Founder
CardioAdvocate was founded to bring clarity, context, and truth to cardiometabolic prevention — before disease declares itself.
I learned the importance of cardiovascular prevention long before I ever became a cardiologist.
When I was 15, my father suffered his first cardiac event at age 46. Procedures helped him survive that moment, but it was long-term preventive care — quitting smoking, early statins, and years of thoughtful medical management — that ultimately saved his life. Over decades, as cardiology advanced, his care advanced with it. Today, at 83, he is alive because prevention worked.

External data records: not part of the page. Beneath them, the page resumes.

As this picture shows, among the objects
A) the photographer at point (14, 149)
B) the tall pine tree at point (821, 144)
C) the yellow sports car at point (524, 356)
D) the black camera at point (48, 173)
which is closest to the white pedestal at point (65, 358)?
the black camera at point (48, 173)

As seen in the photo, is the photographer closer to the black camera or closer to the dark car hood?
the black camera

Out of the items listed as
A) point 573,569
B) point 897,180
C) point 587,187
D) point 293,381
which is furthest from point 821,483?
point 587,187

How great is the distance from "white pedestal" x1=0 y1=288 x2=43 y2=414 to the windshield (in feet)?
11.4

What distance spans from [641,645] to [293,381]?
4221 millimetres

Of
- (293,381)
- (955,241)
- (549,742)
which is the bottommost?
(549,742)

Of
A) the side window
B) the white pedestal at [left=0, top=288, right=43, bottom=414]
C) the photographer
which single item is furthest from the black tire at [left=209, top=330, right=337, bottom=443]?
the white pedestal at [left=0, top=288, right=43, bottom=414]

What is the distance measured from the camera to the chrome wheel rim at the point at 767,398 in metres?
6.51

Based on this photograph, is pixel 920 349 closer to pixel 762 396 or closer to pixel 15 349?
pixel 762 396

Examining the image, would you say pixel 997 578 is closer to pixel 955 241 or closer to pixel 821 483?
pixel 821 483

That experience shaped my career.
I am a general preventive cardiologist and lipidologist, trained through the Uniformed Services University of the Health Sciences and the United States Air Force. I completed internal medicine and cardiology training within the Air Force and spent years as a staff cardiologist and educator at Travis Air Force Base. I deployed twice to Afghanistan — first as a Critical Care Air Transport (CCAT) physician caring for critically wounded service members, and later as the Cardiology Theater Consultant overseeing cardiovascular care across the region.
Those experiences reinforced a central truth that has defined my work ever since:
the greatest power in cardiology lies in prevention — and risk often hides in plain sight.
Over time, through focused work in lipidology and cardiometabolic medicine and mentorship from leaders in preventive cardiology, it became clear that the science was not the problem. The problem was accessibility, understanding, and navigation. Too often, patients and clinicians alike lack clear pathways to recognize risk early, interpret complex data, and act before catastrophe occurs.
CardioAdvocate was created to change that.
Not as another health blog — but as a cardiometabolic expertise platform designed to translate complexity into clarity, surface overlooked risk, and empower individuals to advocate for their own cardiovascular health.
CardioAdvocate exists because prevention works — but only when people understand it.